Empire-wide bonuses can be gained at race creation, by random events, and by building certain important structures. Two obvious bonuses to strive for are economics and morale bonuses. Economics bonuses will give you more revenue from your population, and morale bonuses will allow you to tax your people at a higher rate without the risk of assassination. Other bonuses you should consider however, are production bonuses. These bonuses are great because bonus production doesn't cost as much as normal production. Generally speaking, it only costs half. This means your production will be more efficient than that of your opponents, which can allow you to produce more warships than your enemy even if your economy is less successful.
In addition to empire-wide bonuses, you can also increase revenue by stacking economic starbases and by building resource starbases. Economic starbases can have modules added onto them which will increase the revenue of nearby trade routes and the production capabilities of nearby planets. Stacking a few starbases in the same area will result in a major increase in revenue and production capability.

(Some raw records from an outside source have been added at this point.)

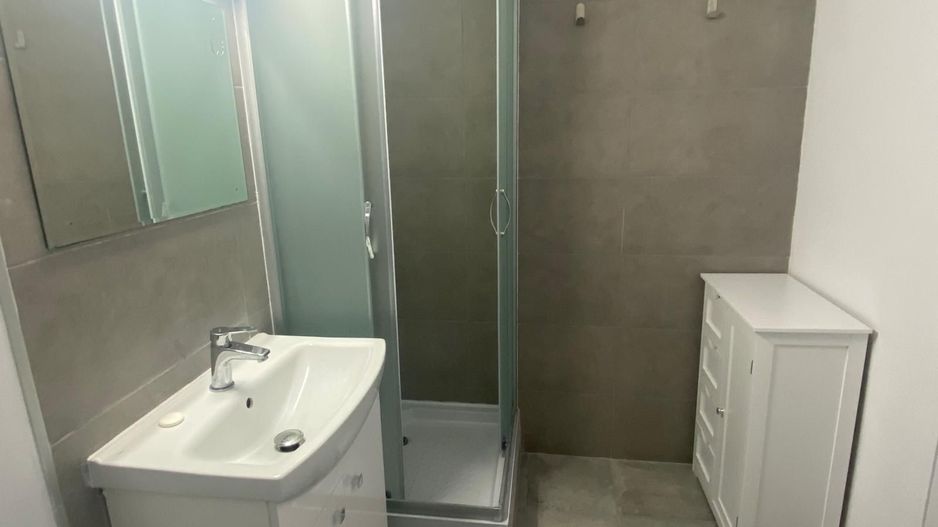 GARSONIERA - BRANCOVEANU, BLOC REABILITAT, METROU 4 MINUTE, MODERN - Poză 8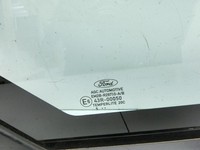 Ford S-Max II CK 15-19 Seitenscheibe Dreieck Türscheibe Rechts Vorne Chrom Ford S-Max II CK 15-19 19.12.2015... Vorschau 2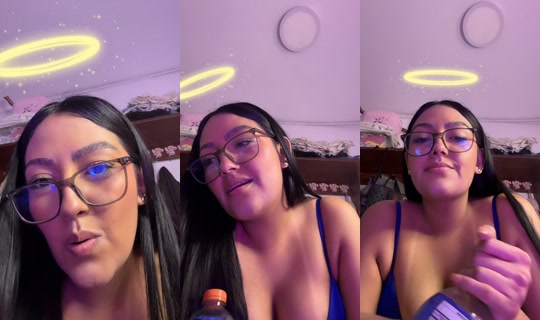 sofii_2288's Stream - Jul 31, 2026, 7:27 AM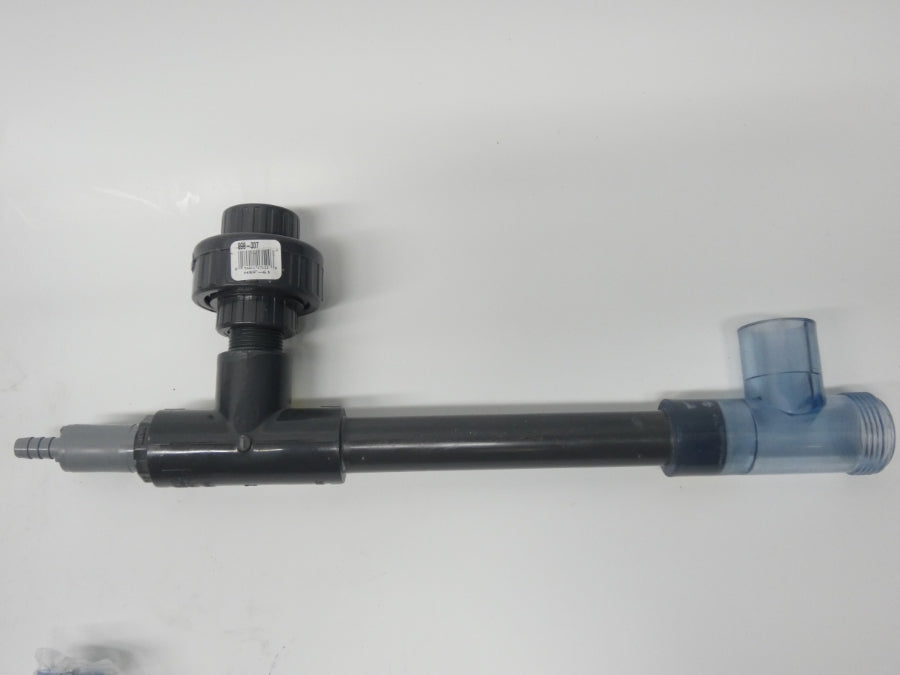 ADVANTAGE CONTROLS XSCMPRF1E-HN4W1 100-240VAC 2.5A NSMP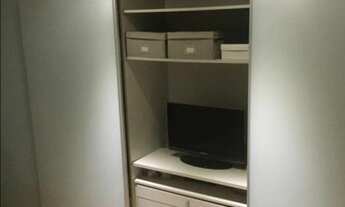 Imagem 3: APARTAMENTO RESIDENCIAL em São Paulo - SP, Lauzane Paulista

Building resource starbases is also important, because it allows you to harness empire-wide bonuses which inevitably improve your bottom line - even the military ones change your economy, because they allow you to build better ships without spending more cash on them.
Morale, Production, And Taxes
One of the most important decisions you'll have to make regarding your economy is balancing your population and your morale. The relation between these two factors is crucial. Population obviously increases the amount of people you have which can be taxed, and therefore can increase revenue. Increasing your empire's taxes will hurt morale however, and over-population can make morale plunge even lower. As a result, you'll need to balance your morale and population constantly. An empire with a very large population won't be able to make much money if its people are so unhappy that taxes need to be very low to appease them, and likewise a very happy empire with a high tax rate will still run into problems if there isn't enough people around to tax.

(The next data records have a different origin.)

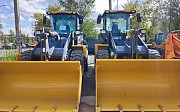 XCMG LW 300FN 2022 г., погрузчик ковшовый Астана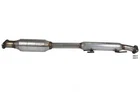 Eastern Catalytic Epa Converter 41406 New. Price: $790.99.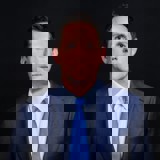 Speaker: Peter McGloughlin Peter McGloughlin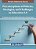 Preconceptions Of Policies, Strategies, And Challenges In Education 5.0-.. - Imagem 1
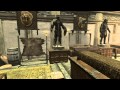 Неофициальный патч для Hearthfire - Unofficial Hearthfire Patch - Моды для Skyrim - 23.07.2020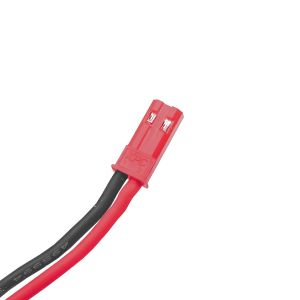 Аккумулятор Neovolt для HIPER SHADOW FPV (823048) 1200mah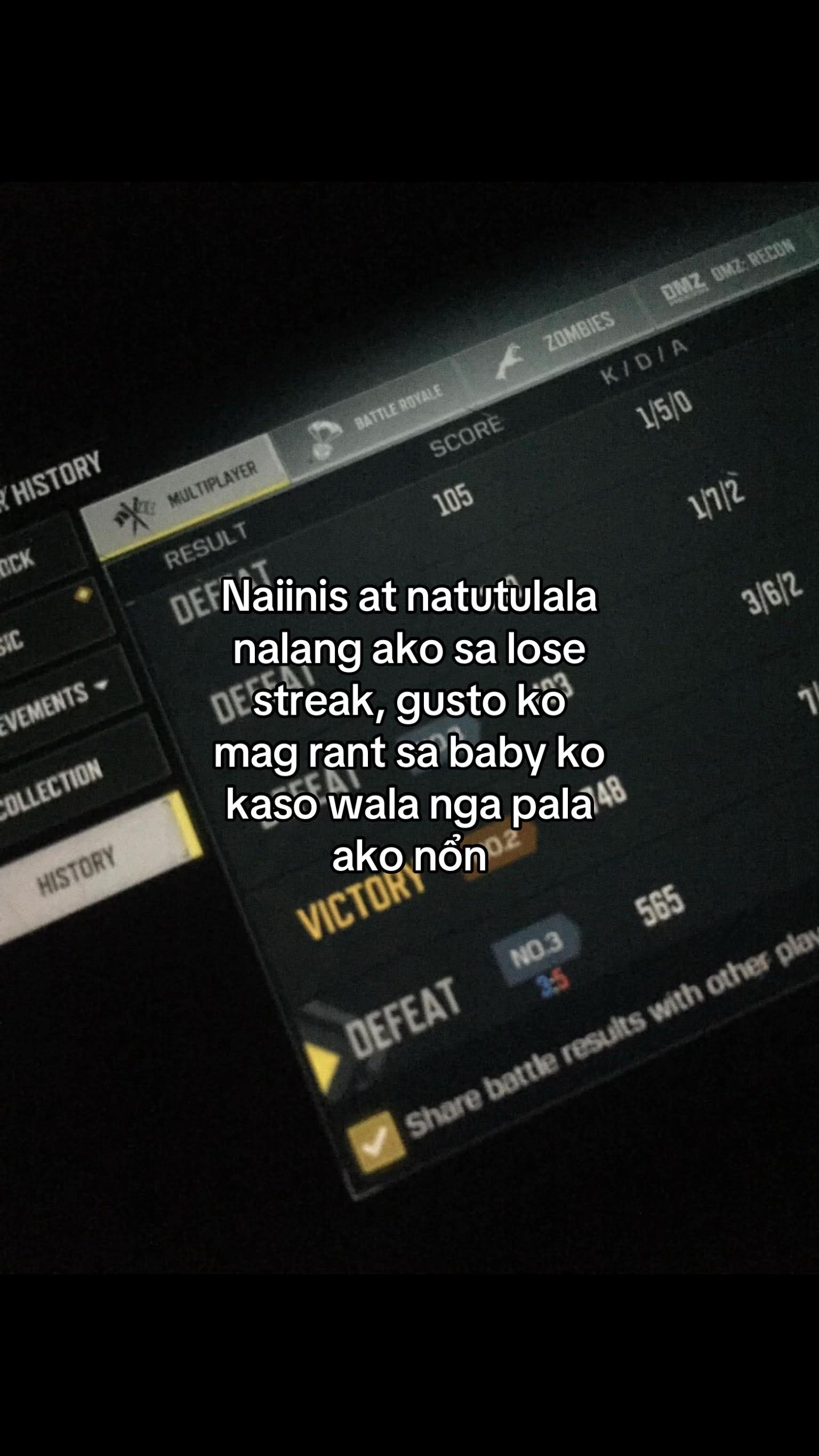 @Renzo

Finding a good balance between these things is up to the player, because the relation between them has implications beyond economics. For example, if you choose the higher-population, lower taxes route, you'll have an easier time finding people to put on your troop transports. On the other hand, you'll also have a harder time getting new planets to generate their full income, because you'll have to wait until their population is high.
Balance Is Key
There is one rule that should always be followed; once you have colonized all the planets you can and your population has reached a respectable level, you should tax as much as possible without having your planets become prey to uprisings - always, without exception. This means an empire-wide approval rate of around 60-70%. Also note that the maximum tax rate is effectively 80% - the game has a mechanic which causes approval ratings to drop off dramatically once taxes are raised past that mark. This means that investments in morale are only worthwhile up to the point of having an empire-wide approval of 60-70% with a tax rate of 79%.
If your economy does not appear to be going well, fiddle with your tax rate, with the population on your planets, and with the amount of economic structures you own. Finding a balance between your tax rate, population, and production is key to economic success in Galactic Civilizations II.